Exposure of HUVECs to high glucose for 24 h caused a threefold increase in eMP formation, increased mean particle size (269 ± 18 nm vs 226 ± 11 nm) and decreased surface charge. Compared with eMP or eMP, eMP possessed approximately threefold greater pro-coagulant activity, stimulated HUVEC ROS production to a greater extent (~250% of eMP) and were more potent inhibitors of endothelial-dependent relaxation. Proteomic analysis of eMPs identified 1212 independent proteins of which 68 were exclusively found in eMP. Gene ontology analysis revealed that eMP-exclusive proteins were associated with signalling pathways related to blood coagulation, cell signalling and immune cell activation.

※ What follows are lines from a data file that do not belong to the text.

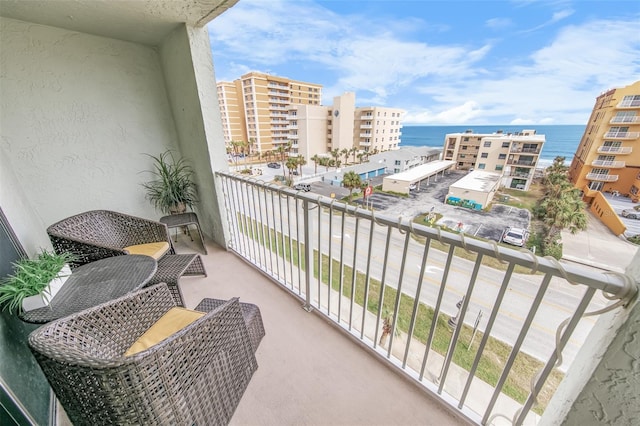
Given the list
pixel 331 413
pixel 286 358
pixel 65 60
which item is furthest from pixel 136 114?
pixel 331 413

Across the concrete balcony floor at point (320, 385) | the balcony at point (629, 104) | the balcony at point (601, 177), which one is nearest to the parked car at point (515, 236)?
the balcony at point (601, 177)

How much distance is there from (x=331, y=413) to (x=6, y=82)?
12.3ft

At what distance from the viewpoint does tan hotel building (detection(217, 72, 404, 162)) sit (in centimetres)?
2077

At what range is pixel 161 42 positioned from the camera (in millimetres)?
2443

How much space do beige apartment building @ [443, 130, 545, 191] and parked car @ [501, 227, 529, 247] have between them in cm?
96

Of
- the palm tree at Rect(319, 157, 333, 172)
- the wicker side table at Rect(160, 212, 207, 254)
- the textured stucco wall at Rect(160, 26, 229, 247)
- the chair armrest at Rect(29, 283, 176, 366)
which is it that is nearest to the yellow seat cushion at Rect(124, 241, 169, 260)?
the wicker side table at Rect(160, 212, 207, 254)

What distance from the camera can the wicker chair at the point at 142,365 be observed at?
27.8 inches

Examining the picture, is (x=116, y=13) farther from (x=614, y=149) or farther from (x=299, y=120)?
(x=299, y=120)

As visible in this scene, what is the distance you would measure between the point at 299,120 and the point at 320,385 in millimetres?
21622

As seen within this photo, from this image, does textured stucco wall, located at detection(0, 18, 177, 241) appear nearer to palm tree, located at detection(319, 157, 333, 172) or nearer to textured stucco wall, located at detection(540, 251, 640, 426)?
textured stucco wall, located at detection(540, 251, 640, 426)

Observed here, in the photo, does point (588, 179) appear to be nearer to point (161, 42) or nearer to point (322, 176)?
point (161, 42)

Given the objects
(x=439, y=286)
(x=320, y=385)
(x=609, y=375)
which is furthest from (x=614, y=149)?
(x=320, y=385)

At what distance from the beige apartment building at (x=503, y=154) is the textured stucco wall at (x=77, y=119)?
4.92m

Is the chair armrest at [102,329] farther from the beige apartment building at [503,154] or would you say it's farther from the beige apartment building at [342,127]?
the beige apartment building at [342,127]
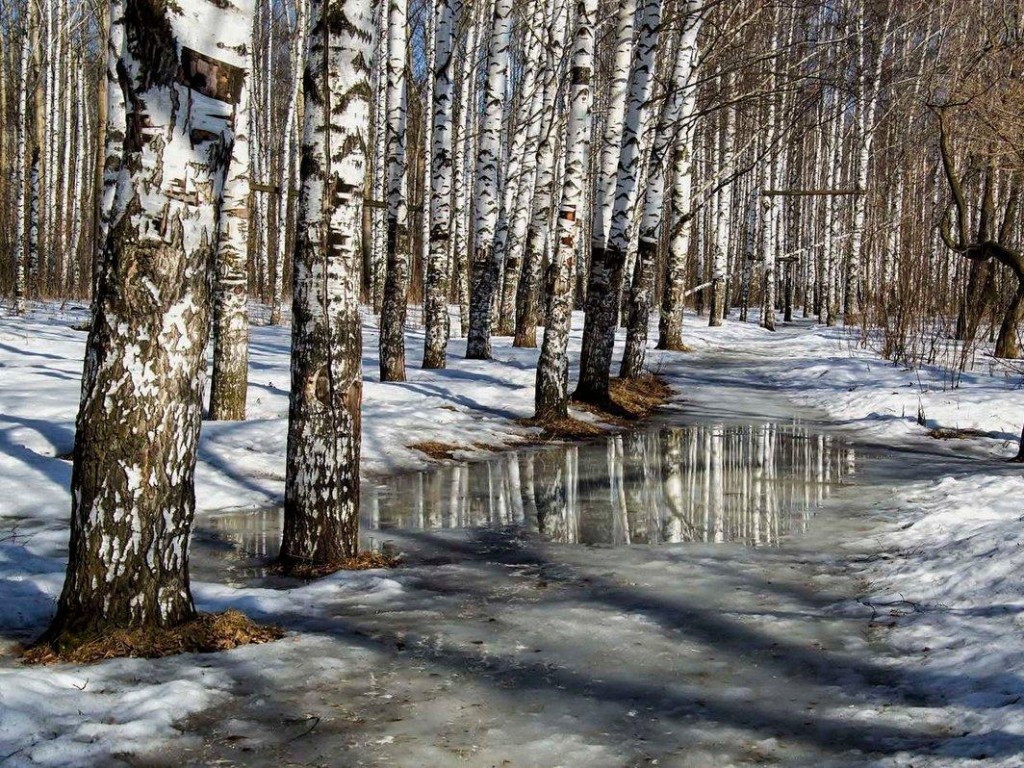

CONCLUSIONS/INTERPRETATION: Our results indicate that elevated glucose is a potent stimulus for eMP formation that also alters their molecular composition leading to increased bioactivity. Such effects may contribute to progressive endothelial injury and subsequent cardiovascular complications in diabetes.
目的/假设:患有糖尿病的个体表现出血液中环内皮微颗粒(也称为内皮微囊泡,eMPs)的增加,这与内皮功能障碍和心血管并发症的风险增加有关。我们已经表明,eMPs 是血管损伤的标志物和介质,尽管它们在糖尿病中的作用尚不清楚。我们假设 eMPs 的组成和生物学活性会因高葡萄糖暴露而发生改变。我们评估了高葡萄糖对培养的 HUVECs 中 eMP 形成、组成和信号转导的影响。
从在正常葡萄糖(eMP)、高葡萄糖(eMP)或 L-葡萄糖渗透压控制(eMP)条件下培养的 HUVECs 培养基中分离 eMPs。通过纳米颗粒跟踪分析和流式细胞术评估 eMP 的大小、浓度和表面电荷。通过液相色谱-串联质谱法评估 eMP 蛋白组成,并评估 eMP 对凝血、活性氧(ROS)产生和血管功能的影响。
将 HUVECs 暴露于高葡萄糖 24 小时会导致 eMP 形成增加三倍,平均粒径增加(269±18nm 比 226±11nm),表面电荷降低。与 eMP 或 eMP 相比,eMP 具有约三倍的促凝血活性,刺激 HUVEC 产生的 ROS 增加了约 250%(比 eMP 多 250%),并且对内皮依赖性松弛的抑制作用更强。eMP 的蛋白质组学分析鉴定出 1212 种独立蛋白质,其中 68 种仅存在于 eMP 中。GO 分析表明,eMP 特有的蛋白质与血液凝固、细胞信号转导和免疫细胞激活相关的信号通路有关。
结论/解释:我们的结果表明,升高的葡萄糖是 eMP 形成的强烈刺激因素,也改变了它们的分子组成,导致生物活性增加。这种作用可能导致糖尿病中内皮损伤的进行性加重和随后的心血管并发症。